I started cleaning about ten minutes after nine and got a couple calls. One for a family feast and one for a pan. The night was going relatively smoothly, and then I lost all luster for anything at those phone calls. Answered them monotonously. The only thing I could do was tell myself that I only had two more days. Two more days.
That's been the only thing getting me through work lately. I've been counting down the days.
Hell - I'm at thirty-five and a half hours for this paycheck already. Even if I only get six and five more hours tomorrow and Tuesday, I'll be at forty-five. Which won't mean a great paycheck, but it won't mean a terribly bad paycheck. Though last week I got seven and six hours. Six hours with Nate instead of Matt.
Once Justin and I were done, I was gone like a bat out of hell. I only recently remembered that I didn't give him the cheese cups, but whatever. I don't think Ralph will make a big deal out of it. Matt and Jake were sitting in the parking lot, and Matt called a goodbye to me, and I half-heartedly replied and was gone.
Unfortunately, I didn't go straight home. Even with gas prices through the roof, Dad filled up the Milan, I wasn't in a great mood, and I wanted to listen to music. The car is the best place to do that. Didn't go far, but I didn't get home until about eleven.
Took the essay part of my government test. Got the two questions out of three that I did absolutely no studying for, so I ended up answering the first one kind of out of the book.

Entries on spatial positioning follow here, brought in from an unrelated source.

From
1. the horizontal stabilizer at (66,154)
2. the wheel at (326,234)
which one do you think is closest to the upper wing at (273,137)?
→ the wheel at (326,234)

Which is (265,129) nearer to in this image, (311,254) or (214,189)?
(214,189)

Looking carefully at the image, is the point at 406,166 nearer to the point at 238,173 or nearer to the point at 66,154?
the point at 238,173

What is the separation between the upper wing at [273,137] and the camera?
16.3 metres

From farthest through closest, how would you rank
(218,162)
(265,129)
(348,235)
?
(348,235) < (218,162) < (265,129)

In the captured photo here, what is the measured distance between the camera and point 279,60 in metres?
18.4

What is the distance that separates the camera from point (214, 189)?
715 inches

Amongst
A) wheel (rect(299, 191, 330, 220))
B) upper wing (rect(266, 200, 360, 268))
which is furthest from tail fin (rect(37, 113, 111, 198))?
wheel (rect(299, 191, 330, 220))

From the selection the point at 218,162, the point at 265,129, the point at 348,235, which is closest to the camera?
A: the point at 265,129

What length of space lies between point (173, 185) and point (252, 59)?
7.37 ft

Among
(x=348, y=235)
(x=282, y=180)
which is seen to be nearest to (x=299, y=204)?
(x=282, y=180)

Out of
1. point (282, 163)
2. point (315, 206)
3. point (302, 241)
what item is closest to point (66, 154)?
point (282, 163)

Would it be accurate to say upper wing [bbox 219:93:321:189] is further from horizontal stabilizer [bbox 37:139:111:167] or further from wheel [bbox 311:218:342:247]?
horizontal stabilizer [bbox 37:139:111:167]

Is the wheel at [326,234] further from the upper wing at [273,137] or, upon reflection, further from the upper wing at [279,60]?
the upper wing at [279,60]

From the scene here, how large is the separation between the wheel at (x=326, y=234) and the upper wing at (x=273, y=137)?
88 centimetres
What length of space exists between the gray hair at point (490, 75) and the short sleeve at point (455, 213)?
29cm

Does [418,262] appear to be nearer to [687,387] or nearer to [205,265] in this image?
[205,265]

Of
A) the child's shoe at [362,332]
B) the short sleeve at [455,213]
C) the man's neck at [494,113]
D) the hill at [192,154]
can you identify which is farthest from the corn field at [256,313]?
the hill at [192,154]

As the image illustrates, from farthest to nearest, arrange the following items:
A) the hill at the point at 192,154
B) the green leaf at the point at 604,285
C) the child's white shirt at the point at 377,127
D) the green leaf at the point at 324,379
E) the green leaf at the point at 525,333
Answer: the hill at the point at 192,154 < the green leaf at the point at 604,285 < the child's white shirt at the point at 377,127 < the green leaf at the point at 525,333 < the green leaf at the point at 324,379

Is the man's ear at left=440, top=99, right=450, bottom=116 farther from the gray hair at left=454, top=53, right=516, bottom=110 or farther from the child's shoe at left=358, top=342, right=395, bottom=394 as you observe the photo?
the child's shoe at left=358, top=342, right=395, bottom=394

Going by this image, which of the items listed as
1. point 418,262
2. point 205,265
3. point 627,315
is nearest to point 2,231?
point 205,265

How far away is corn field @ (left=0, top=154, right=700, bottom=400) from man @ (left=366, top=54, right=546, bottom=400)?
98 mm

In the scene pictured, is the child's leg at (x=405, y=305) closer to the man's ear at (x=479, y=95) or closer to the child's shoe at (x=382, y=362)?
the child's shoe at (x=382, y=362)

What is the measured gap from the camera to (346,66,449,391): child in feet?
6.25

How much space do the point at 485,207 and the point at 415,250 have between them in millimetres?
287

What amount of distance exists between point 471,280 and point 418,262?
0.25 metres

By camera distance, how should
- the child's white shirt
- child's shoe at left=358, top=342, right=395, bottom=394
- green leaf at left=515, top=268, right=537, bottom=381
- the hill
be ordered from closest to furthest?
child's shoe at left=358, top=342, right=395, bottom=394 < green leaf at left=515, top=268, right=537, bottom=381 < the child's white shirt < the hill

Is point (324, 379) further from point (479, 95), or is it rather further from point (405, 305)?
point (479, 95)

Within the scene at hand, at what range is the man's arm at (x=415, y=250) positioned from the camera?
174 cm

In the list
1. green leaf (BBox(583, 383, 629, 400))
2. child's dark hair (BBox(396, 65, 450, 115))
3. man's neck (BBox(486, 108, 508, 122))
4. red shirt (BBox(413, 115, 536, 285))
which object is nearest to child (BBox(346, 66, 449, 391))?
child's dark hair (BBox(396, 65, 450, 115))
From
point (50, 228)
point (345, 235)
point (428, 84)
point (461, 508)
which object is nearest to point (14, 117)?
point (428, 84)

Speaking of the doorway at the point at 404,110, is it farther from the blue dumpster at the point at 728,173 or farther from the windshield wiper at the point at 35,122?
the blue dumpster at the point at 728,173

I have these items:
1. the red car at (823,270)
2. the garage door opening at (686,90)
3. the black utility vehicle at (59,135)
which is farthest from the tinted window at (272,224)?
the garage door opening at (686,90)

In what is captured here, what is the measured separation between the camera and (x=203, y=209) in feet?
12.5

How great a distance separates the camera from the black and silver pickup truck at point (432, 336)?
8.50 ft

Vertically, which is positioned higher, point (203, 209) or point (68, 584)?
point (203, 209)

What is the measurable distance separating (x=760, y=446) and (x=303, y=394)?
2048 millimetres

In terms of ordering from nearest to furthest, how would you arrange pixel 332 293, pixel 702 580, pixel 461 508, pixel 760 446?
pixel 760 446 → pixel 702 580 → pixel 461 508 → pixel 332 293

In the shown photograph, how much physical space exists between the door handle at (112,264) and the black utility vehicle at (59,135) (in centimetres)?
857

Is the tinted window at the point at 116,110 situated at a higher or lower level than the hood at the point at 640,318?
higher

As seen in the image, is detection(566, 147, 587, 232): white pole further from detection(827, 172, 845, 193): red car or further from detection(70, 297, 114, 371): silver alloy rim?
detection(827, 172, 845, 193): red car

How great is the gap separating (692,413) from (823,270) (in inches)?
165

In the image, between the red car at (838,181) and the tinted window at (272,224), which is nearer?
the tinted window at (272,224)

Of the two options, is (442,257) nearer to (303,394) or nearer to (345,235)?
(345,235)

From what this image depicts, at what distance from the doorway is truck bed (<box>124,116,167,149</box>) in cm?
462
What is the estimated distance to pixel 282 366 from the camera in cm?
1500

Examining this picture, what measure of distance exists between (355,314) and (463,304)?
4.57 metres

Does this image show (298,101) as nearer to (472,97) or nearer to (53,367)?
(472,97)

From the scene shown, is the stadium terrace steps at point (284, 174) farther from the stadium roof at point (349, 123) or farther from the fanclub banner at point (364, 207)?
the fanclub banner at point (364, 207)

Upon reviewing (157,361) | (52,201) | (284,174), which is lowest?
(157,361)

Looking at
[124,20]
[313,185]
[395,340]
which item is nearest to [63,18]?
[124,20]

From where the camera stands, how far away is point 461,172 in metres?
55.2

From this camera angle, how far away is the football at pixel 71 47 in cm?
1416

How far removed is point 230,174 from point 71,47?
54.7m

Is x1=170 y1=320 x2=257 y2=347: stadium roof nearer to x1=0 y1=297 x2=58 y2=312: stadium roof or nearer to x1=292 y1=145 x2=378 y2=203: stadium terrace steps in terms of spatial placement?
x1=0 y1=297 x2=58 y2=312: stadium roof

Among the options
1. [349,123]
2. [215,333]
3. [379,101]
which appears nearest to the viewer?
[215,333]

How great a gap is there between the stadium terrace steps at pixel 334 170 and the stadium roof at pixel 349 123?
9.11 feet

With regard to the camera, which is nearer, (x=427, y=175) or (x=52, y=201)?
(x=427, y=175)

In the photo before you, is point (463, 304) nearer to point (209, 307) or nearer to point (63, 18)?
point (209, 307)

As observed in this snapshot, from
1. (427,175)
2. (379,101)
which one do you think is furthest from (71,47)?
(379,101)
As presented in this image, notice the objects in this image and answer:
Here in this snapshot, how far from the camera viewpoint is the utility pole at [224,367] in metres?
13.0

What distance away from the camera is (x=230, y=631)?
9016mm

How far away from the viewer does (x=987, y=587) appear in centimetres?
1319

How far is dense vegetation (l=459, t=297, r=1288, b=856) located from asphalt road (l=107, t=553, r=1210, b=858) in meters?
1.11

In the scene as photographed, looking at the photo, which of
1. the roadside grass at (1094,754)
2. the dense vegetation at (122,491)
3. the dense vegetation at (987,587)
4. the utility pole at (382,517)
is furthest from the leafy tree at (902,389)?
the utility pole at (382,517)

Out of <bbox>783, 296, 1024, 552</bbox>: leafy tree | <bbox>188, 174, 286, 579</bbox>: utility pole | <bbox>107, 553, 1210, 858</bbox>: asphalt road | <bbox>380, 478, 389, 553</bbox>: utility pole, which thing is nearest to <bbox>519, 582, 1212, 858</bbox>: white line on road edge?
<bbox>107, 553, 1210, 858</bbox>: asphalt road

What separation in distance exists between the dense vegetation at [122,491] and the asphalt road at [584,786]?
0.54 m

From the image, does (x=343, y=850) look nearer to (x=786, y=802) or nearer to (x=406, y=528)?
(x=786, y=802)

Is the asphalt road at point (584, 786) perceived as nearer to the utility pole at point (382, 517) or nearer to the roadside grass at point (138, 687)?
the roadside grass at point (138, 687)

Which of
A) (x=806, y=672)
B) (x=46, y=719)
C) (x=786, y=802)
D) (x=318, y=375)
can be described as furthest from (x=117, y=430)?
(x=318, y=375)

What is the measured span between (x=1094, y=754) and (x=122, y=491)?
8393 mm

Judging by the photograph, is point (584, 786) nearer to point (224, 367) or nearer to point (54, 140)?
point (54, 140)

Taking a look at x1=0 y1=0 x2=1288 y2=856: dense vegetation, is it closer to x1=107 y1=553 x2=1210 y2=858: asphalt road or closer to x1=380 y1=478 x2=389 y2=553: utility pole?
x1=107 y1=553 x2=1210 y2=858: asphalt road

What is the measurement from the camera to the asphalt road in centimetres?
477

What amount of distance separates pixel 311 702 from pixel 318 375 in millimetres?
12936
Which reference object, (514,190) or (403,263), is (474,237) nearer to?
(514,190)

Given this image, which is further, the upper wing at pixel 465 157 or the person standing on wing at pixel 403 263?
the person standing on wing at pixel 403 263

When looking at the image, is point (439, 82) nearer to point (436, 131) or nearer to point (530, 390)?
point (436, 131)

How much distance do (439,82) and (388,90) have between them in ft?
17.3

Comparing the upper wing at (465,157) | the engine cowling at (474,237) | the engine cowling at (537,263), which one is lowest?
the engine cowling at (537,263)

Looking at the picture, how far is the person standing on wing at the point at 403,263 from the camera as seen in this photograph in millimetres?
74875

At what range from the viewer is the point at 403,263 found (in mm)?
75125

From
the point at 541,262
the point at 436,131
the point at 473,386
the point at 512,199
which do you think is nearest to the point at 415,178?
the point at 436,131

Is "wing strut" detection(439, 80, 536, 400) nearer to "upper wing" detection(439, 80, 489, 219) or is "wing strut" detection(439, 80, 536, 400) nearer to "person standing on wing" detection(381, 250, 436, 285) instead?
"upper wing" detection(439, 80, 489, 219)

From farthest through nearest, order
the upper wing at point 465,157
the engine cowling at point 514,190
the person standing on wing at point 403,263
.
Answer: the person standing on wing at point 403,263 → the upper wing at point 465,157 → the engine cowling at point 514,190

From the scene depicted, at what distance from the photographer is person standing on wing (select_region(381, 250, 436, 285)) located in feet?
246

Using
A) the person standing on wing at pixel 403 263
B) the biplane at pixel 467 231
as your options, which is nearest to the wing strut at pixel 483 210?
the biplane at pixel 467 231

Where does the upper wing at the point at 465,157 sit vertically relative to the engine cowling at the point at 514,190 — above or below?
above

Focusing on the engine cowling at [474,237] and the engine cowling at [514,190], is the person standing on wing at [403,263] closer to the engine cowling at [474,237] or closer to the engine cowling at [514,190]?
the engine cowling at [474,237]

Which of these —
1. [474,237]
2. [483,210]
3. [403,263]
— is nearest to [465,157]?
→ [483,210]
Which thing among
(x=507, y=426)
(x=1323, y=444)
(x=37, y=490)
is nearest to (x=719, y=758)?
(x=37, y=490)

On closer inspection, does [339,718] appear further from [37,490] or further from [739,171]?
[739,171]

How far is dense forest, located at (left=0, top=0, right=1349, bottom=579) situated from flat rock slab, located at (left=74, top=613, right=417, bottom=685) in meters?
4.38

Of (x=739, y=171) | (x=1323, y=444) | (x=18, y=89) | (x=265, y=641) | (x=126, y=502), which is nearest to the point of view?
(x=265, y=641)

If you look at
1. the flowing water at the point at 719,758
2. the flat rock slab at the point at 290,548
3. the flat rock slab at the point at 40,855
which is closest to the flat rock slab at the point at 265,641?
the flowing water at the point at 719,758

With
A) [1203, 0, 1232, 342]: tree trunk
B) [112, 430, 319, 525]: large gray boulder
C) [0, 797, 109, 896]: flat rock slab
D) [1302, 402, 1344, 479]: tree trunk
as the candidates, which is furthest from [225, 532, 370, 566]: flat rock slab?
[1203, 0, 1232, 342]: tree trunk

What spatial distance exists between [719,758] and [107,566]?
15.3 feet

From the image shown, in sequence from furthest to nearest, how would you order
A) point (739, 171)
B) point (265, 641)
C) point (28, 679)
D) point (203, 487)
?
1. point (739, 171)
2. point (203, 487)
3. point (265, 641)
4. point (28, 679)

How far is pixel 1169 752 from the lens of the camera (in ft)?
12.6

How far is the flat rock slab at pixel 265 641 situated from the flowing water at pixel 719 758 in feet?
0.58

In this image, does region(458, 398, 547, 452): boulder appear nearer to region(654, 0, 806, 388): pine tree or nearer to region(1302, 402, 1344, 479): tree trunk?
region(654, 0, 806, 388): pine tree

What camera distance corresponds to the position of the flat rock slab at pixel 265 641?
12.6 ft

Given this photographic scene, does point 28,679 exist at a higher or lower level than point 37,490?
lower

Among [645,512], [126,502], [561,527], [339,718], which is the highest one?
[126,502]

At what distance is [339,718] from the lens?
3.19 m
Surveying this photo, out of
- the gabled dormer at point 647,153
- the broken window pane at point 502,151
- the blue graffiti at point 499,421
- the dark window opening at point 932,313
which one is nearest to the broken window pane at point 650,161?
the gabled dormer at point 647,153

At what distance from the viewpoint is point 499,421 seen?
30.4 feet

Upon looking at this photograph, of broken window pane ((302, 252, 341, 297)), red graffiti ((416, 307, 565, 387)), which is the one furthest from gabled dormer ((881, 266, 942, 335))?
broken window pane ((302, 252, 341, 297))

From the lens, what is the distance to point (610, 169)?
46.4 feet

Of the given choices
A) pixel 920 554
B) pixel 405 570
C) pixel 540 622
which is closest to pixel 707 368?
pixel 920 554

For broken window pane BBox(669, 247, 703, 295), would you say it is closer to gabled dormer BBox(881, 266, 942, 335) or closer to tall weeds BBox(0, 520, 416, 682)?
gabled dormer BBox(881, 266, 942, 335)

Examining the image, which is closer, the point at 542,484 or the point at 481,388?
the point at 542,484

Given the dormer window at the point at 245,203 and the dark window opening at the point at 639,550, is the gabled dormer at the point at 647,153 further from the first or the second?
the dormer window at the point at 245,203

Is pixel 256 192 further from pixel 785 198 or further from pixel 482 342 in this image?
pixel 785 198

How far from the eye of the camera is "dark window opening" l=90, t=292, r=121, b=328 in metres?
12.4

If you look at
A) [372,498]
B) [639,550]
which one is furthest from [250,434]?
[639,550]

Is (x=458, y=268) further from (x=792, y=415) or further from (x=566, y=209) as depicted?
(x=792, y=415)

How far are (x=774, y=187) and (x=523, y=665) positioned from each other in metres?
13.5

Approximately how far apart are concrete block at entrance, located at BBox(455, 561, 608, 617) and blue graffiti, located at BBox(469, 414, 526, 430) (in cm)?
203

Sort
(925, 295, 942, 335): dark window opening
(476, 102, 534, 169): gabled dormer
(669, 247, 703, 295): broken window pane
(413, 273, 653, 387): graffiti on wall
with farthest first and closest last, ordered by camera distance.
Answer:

I had forty minutes, so I used the first ten or so just reading the chapter on what I needed to regurgitate. I hope I answered everything she wanted. Kind of left things out so that it didn't appear that I did what I did do.
I should be watching Wes's movie, but I have until Tuesday to get it back to him. Maybe Abbi will watch it with me tomorrow night.
Gonna go to the bank, hit the Vault of Midnight, pick up some edible critters for Jules tomorrow, and whatever other errands I remember tomorrow. I had Jules climbing all over me today. We did well in not letting her fall until the very end of the episode of Supernatural. She just fell to the ground. Whatever you think a hedgehog falling a foot and a half or so sounds like, you're probably right. It's like dropping a brush. Or a Beanie Baby. Yes - a Beanie Baby! Didn't phase her, either, which is good. I put her back and she just dug around. No idea what she was doing.
Hopefully tomorrow will be a good day. I work with Abbi, though, so that automatically helps. Seriously.